* DIRECTIVE A
Answer these questions about the forum post on calculating features below:
(i) What depth is the feature the writer wants to calculate?
(ii) How many features are calculated when only behavior table A is used?
(iii) Which aggregation primitives are listed in agg_primitives?
* DIRECTIVE B
Reproduce, line for line, the part of the rows that begins with the line containing "Spatially in this" and runs through the last row, including both of those lines.
━━━━━ PASSAGE TO READ ━━━━━
I want to calculate a feature of second order (depth = 2). Because of the entity structure the feature matrix calculation need to calculate so many combination that the calculation takes "years".
Can one more specify via a rule settings the list of features to be calculated?
I have a Customer Table (cid, ...) with fixed data (i.e. birth date) related to each customer. Additional I have two (A and B) different tables (cid, MonthlyReportPeriod, ...) derived from customer monthly behavior (i.e. #orders) on different products. The wanted features of second order is for instance the wighted sum in time of orders for each behavior table.
When I calculate the features using just one behavior table (A) > 1000 feature are calculated. I think when I use the two in one shot I have two many combination.
es = ft.EntitySet(id = 'ES_PRA')
es = es.entity_from_dataframe(entity_id = 'Customer', dataframe = Customer,
index = 'cid')
es = es.entity_from_dataframe(entity_id = 'A',
dataframe = A,
make_index = True,
index = 'AID',
time_index = 'MonthlyReportPeriod')
es = es.entity_from_dataframe(entity_id = 'B',
dataframe = B,
make_index = True,
index = 'BID',
time_index = 'MonthlyReportPeriod')
#
r_Customer_A = ft.Relationship(es['Customer']['cid'],
es['A']['cid'])
es = es.add_relationship(r_Customer_A)
#
r_Customer_B = ft.Relationship(es['Customer']['cid'],
es['A']['cid'])
es = es.add_relationship(r_Customer_B)
#
seed_features=[
ft.Feature(es["A"]['MonthlyReportPeriod'], primitive=WeightTimeUntil),
ft.Feature(es["B"]['MonthlyReportPeriod'], primitive=WeightTimeUntil)
]
features, feature_names = ft.dfs(entityset = es, target_entity = 'Customer',
agg_primitives = ['sum','last'],
seed_features=seed_features,
trans_primitives = [MultiplyNumeric],
max_depth=2)
I would like to specify the aggregated primitive per column in Table A and B:
cid: - MonthlyReportPeriod: -
(#order): sum, last, sum(WeightTimeUntil/MultiplyNumeric)
(#sales): sum, last, mean, ...
━━━━━ SOURCE MATERIAL ━━━━━
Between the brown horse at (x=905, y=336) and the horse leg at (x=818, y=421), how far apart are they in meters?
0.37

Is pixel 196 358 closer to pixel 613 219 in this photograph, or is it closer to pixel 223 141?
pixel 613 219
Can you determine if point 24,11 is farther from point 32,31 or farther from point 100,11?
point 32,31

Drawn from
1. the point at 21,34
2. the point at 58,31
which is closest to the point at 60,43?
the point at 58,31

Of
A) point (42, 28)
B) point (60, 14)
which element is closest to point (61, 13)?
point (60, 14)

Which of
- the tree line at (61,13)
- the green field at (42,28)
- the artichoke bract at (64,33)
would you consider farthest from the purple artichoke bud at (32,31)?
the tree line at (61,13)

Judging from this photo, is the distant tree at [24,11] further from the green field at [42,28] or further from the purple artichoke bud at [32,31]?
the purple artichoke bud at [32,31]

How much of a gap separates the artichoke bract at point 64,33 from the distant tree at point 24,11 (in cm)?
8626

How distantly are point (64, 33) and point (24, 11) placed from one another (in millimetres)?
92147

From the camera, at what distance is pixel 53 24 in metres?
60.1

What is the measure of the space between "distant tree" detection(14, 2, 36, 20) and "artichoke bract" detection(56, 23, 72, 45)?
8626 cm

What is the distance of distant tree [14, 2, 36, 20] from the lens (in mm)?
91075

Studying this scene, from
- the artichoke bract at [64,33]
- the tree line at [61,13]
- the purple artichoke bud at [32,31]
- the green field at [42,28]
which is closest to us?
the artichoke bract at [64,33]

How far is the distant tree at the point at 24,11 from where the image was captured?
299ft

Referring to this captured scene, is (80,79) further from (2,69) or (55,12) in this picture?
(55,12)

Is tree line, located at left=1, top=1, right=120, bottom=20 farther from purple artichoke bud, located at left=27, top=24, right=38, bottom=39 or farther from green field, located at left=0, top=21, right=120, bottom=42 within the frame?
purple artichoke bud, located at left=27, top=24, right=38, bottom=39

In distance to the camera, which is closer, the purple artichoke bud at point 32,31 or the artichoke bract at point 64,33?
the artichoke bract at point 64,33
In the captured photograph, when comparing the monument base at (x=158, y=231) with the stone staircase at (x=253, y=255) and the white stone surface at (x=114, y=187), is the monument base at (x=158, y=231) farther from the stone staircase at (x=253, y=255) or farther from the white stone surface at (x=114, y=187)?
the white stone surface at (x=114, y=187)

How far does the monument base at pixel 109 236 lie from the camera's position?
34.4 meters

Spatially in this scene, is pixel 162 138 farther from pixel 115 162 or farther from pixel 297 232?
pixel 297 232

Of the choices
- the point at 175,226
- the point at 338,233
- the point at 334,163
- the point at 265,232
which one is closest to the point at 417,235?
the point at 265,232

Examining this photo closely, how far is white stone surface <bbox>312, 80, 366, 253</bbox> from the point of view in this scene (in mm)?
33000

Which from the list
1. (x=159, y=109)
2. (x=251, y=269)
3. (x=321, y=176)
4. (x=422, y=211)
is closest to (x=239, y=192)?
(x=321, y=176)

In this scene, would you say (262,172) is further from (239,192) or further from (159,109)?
━━━━━
* WRITTEN ANSWER A
(i) 2 (second order)
(ii) More than 1000
(iii) sum and last

* WRITTEN ANSWER B
Spatially in this scene, is pixel 162 138 farther from pixel 115 162 or farther from pixel 297 232?
pixel 297 232

Of the choices
- the point at 175,226
- the point at 338,233
- the point at 334,163
- the point at 265,232
which one is closest to the point at 417,235?
the point at 265,232

Examining this photo closely, how far is white stone surface <bbox>312, 80, 366, 253</bbox> from the point of view in this scene (in mm)?
33000

Which from the list
1. (x=159, y=109)
2. (x=251, y=269)
3. (x=321, y=176)
4. (x=422, y=211)
is closest to (x=239, y=192)?
(x=321, y=176)

In this scene, would you say (262,172) is further from (239,192) or further from (159,109)?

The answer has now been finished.